Nothing in the Koran specifically states that the faithful are allotted 72 virgins apiece. For this elaboration we turn to the hadith, traditional sayings traced with varying degrees of credibility to Muhammad. Hadith number 2,562 in the collection known as the Sunan al-Tirmidhi says, "The least [reward] for the people of Heaven is 80,000 servants and 72 wives, over which stands a dome of pearls, aquamarine and ruby."
A little hype from the marketing department, you may say. Fine. Let's return to the Koran, Islam's font of religious authority. Even if we leave out the racy detail and make allowances for metaphor, we're obliged to admit that Islamic heaven is a pretty rockin' place, with an emphasis on sensual pleasures. The provision of virgins in indeterminate quantities is alluded to at numerous points, and you know they're not just there to fluff the pillows. (In fairness to the Prophet, the physical quality usually attributed to the houris, as they're called, is "wide lovely eyes.") The food, service, ambience., etc, are great. You're allowed to enjoy things the Koran explicitly denies you on earth, such as alcohol, and you won't even get sick. ("Wine . . . delicious to those who drink it . . . will neither dull their senses nor they will become drunk.") Granted, the whole thing is skewed toward the male idea of a good time, a defect by no means confined to Islam. Were Muhammad to found a religion today, I'm confident that each female arrival in heaven would be assigned a comely stud who would provide fabulous sex and in addition hang the curtain rods the first time he was asked. Granted, also, the emphasis on virgins is a little weird. (Think back on the first nights you've been party to. Was this your idea of great sex?) Still, you have to admit, heaven as Party Central sure beats the Christian idea of angels with harps.

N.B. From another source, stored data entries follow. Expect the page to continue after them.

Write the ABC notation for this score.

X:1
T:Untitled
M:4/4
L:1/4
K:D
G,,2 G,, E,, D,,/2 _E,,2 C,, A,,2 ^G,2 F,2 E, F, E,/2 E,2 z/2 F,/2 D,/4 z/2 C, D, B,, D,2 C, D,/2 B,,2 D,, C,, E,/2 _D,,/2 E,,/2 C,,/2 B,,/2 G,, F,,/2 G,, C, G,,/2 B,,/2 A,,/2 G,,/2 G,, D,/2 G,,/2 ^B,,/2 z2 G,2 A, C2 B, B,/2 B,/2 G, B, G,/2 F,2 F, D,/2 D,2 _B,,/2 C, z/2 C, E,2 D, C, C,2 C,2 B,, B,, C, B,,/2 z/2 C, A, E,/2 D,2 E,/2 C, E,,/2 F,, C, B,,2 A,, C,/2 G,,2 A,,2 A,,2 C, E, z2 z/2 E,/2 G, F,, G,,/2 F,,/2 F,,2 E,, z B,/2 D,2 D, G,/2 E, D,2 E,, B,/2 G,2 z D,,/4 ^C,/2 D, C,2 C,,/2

Does this make Islamic cosmology "unsophisticated and juvenile"? Maybe. (Oh, let's not be lame about this. Of course it does.) But don't be too quick to judge. Christianity, after all, invented the idea of paradise in the first place. Looking at things from the point of view of a cynical materialist, which is the more outrageous proposition--luring the proles with the promise of eternal life, or throwing 72 virgins into the bargain?